İstanbul Teknik Üniversitesi Maden Fakültesi Dekanı Prof.Dr.Mustafa Kumral, Erzincan'da gerçekleşen maden faciasını değerlendirdi.
Kumral, "Öngörülmeyen bir olay meydana geldi, toprak büyük bir hızla aktı. Yaklaşık 10-15 saniyede o vadiyi olduğu gibi doldurdu. Vadinin şöyle bir özelliği var, daha önce de arkadaşlarımız orada çalıştılar. Bu tür olaylar her ne kadar istenmese de, bunlar mutlaka öngörülmesi gereken olaylar. O vadi bunun için bilinçsiz seçilmiş bir yer" dedi. Bölgede alınması gereken tedbirler için kurtarma çalışmalarını işaret eden ve olası bir yağmur yağışında oluşabilecek tehlikeye vurgu yapan Kumral, "Kısa vadede yapılması gereken şey çevrede acil bir drenaj sistemiyle tedbir alınması, yani kapatılması. Çünkü orada akışkan bir mekanizma varsa ki; şu anda yok, kuru bir havza. Olası bir yağmura karşı suların ortama ulaşmasını engellemek gerekiyor. Bakanlığımız gerekli açıklamayı yaptı. Fırat nehrine olan hattın tedbir amaçlı kapatıldığından bahsettiler. Bunu biraz daha geliştirmek gerekebilir ama içeride şimdi canlarımız var ve o canlar kurtarılmadan o bölgeye bir müdahale edilebileceğini öngörmüyorum" dedi.
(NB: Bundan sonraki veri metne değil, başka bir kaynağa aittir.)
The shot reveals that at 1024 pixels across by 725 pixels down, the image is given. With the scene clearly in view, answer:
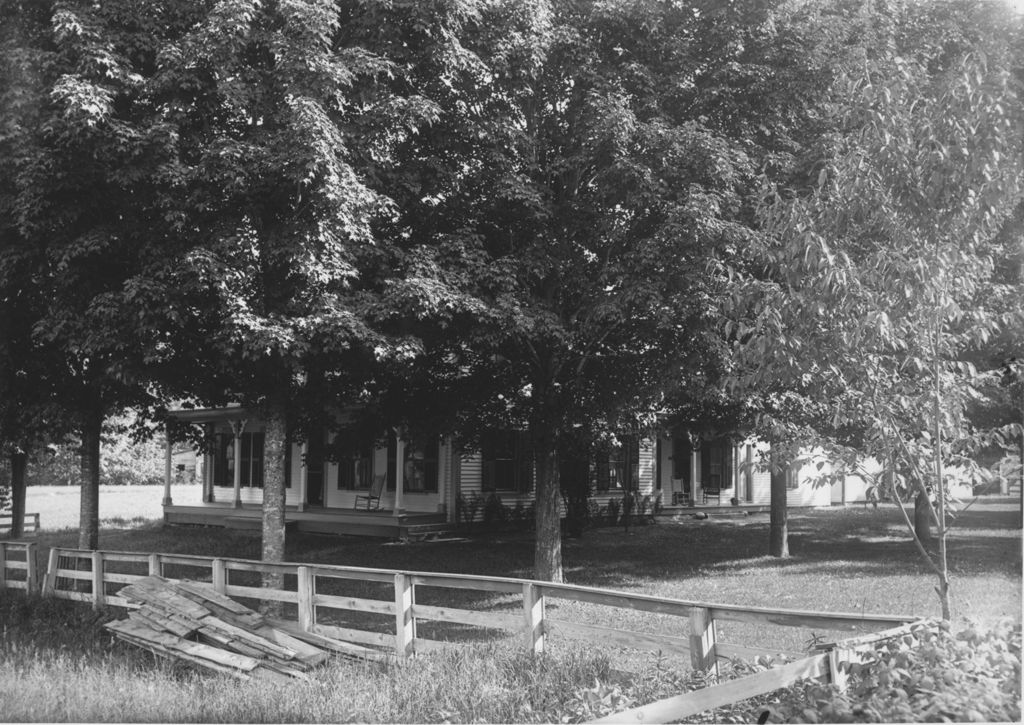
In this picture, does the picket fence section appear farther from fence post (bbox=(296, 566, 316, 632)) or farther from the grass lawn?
the grass lawn

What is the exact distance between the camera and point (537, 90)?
569 inches

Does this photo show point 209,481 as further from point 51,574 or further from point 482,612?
point 482,612

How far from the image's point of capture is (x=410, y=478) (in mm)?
25609

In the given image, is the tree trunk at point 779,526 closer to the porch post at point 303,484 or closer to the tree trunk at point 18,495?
the porch post at point 303,484

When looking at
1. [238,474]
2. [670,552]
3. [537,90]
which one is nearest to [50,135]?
[537,90]

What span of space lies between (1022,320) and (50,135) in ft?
35.9

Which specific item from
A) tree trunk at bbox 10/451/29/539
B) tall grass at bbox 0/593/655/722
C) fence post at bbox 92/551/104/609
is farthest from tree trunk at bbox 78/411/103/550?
tree trunk at bbox 10/451/29/539

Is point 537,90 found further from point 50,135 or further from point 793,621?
point 793,621

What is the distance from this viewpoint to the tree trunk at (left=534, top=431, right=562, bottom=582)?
15461 millimetres

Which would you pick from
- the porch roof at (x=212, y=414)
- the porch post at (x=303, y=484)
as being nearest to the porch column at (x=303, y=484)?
the porch post at (x=303, y=484)

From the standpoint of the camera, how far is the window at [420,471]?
25.2m

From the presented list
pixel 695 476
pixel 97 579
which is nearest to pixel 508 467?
pixel 695 476

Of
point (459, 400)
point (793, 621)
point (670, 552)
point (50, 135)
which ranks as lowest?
point (670, 552)

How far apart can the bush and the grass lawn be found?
1127 millimetres
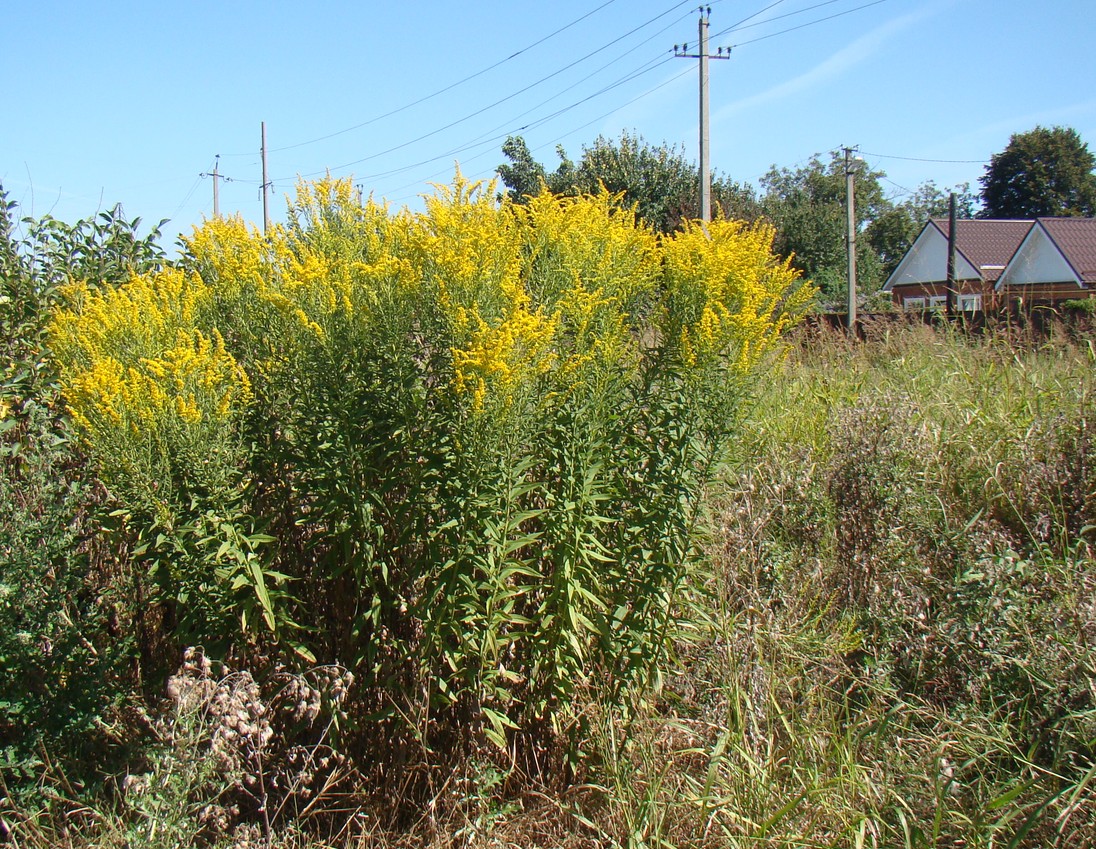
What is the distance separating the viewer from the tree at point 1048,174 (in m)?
61.1

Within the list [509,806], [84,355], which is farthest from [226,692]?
[84,355]

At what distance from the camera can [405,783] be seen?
10.2 feet

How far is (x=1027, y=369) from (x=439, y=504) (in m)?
5.31

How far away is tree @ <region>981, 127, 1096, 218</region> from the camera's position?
61.1 m

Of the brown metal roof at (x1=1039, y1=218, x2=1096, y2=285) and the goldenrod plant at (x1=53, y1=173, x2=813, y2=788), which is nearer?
the goldenrod plant at (x1=53, y1=173, x2=813, y2=788)

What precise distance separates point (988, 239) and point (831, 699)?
42.4 meters

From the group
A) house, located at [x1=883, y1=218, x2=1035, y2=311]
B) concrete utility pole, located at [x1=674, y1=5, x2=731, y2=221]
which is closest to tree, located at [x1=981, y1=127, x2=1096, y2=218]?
house, located at [x1=883, y1=218, x2=1035, y2=311]

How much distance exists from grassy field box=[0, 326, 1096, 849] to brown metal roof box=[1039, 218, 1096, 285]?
33.9 meters

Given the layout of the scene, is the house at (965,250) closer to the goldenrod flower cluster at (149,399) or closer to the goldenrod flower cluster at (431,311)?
the goldenrod flower cluster at (431,311)

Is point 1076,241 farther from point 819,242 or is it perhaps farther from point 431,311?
point 431,311

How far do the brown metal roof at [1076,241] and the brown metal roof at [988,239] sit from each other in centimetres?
298

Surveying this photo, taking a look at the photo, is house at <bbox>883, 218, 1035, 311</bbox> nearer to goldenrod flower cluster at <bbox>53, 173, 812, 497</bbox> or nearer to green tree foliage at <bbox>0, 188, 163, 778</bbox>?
goldenrod flower cluster at <bbox>53, 173, 812, 497</bbox>

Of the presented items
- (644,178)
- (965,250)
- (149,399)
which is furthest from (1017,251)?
(149,399)

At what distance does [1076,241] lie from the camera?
3522cm
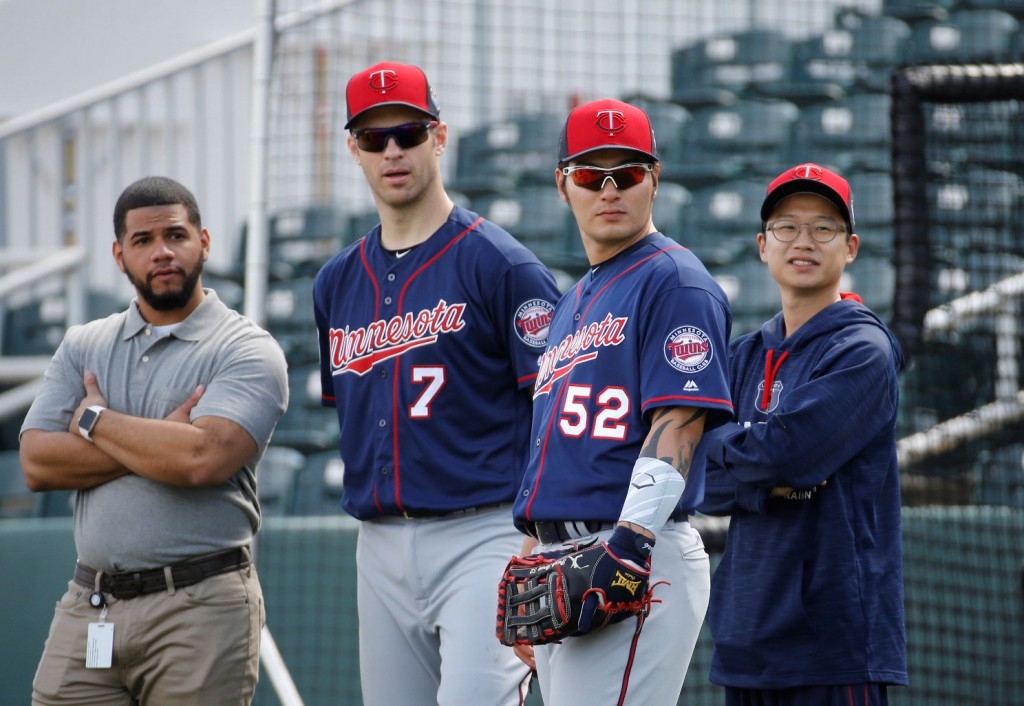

Dün Erzincan'ın İliç ilçesinde Anagold Madencilik Sanayi ve Ticaret A.Ş.'nin 2010 yılı Aralık ayından beri altın üretimi yaptığı Çöpler Maden Sahası'nda istiflenen toprak kaymış, 9 işçinin toprak altında kaldığı belirlenmişti. İstanbul Teknik Üniversitesi Maden Fakültesi Dekanı Prof.Dr. Mustafa Kumral gerçekleşen felaketle ilgili bilgi verdi, bölgede alınması gereken tedbirlere vurgu yaptı.
İTÜ EKİBİ BÖLGEYE GİDİYOR
Yaşanan felaket sonrasında Kumral liderliğinde İstanbul Teknik Üniversitesi akademisyenlerinden oluşan uzman bir ekibin, bugün incelemeler yapmak üzere bölgeye hareket ettiği öğrenildi. Ekipte; Maden Müh. Öğr. Üy. Doç.Dr. Cüneyt Atilla Öztürk, Avrasya Yer Bilimleri Enstitüsü Ögr. Üy. Prof.Dr. Tolga Görüm, Jeoloji Müh. Öğr. Üy. Doç.Dr. Ömer Ündül, Cevher Hazırlama Müh. Öğr. Üy. Doç.Dr. Hüseyin Baştürkcü, Cevher Hazırlama Müh. Öğr. Üy.Doç. Dr. Mustafa Özer, Çevre Müh. Öğr. Üy. Prof. Dr. Osman Atilla Arıkan, Jeoloji Müh. Öğr. Üy.Prof. Dr. İrfan Yolcubal, Jeoloji Müh. Öğr. Üy. Doç.Dr. Yılmaz Mahmutoğlu yer alıyor.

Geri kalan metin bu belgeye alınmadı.